A Turkish photographer in the US, C1940s

"It was love at first sight, at last sight, at ever and ever sight."
Vladimir Nabokov, Lolita



If a picture paints a thousand words, the 56 photos this unknown Turkish photographer left behind make up a decent sized book, but it’s barely a story. It has gaping holes in it. We don’t know his name, why he travelled or what he did when he wasn’t taking photos (he wears a suit; presumably he wasn’t on holiday). We can only say that sometime in the late 1940s he went to California and fell in love with America.



Or perhaps he was already in love with it, with the idea of America anyway. Most of his snapshots are of the very stuff that identified the country in the 1940s; Hollywood, a Fourth of July parade and a baseball game, wide, palm lined suburban streets and the detached Californian bungalows. Even the wealthiest Turks would have envied these symbols of middle class America. These are photographs a man takes when he already knows what he’s going to find.



 We all do it. America is a country so familiar to foreigners that it always meets our expectations while rarely exceeding them. Barring those who don’t have access to television, cinema, books or radio, everyone knows it so intimately that the most surprising thing about America is that it turns out to be exactly how we imagine it would. Every tourist who goes there with a camera ends up taking snaps that celebrate the things they recognize. It’s impossible not to. 



About the same time the photographer arrived in the States, Vladimir Nabokov was starting work on Lolita. The second part of the book especially, when Humbert Humbert and ‘Dolly’ are moving from one cheap and gaudy motel to the next, has something in common with these photos. In both cases we get a list of symbols that identify America. Nabokov took a more sceptical and sophisticated view – his America was highways, neon lights and cars – but like the photographer he was compiling details that revealed a particular optimism about the country. Post war, victorious America was the bastion of democracy and however dubiously some Americans regarded that idea, outsiders from states that couldn’t live up to those claims weren’t going to quibble. Forget McCarthy and segregation, America was the land of Betty Grable, Joe DiMaggio, Walt Disney, hot dogs at the baseball game, Cadillacs in the garage and tennis on Saturday afternoons.  
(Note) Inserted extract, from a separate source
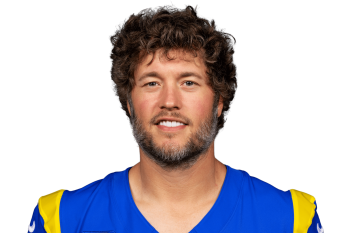 Matthew Stafford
Neither Nabokov nor the photographer went to America intent on being social critics and needless to say, anything the photographer witnessed that contradicted his idea of the country wasn’t going to be put in front of the camera. What he brought back was evidence of an idyllic society where leisure was the highest ambition and easy to obtain at that. But, being fragments of a story, these photographs don’t tell us what we really want to know, which is what happened when the photographer returned home. If he went with preconceived ideas that were quickly matched, did he learn anything? Do we when we go there? It’s hard to say. The country has always laid itself bare to the rest of the world. It has no secrets beneath the thin crust of its surface. We’re always lured into seeing the things we already know we will discover.







 

2 comments:

  1. These are wonderful. I especially love the parade shots. Reminds me of ones I have from my childhood that were taken in a town called Chula Vista, south of San Diego. Wonderful post.

    And once upon a time we were the country you describe. Somewhere along the line we "grew up" and the sheen was gone, sorry to say.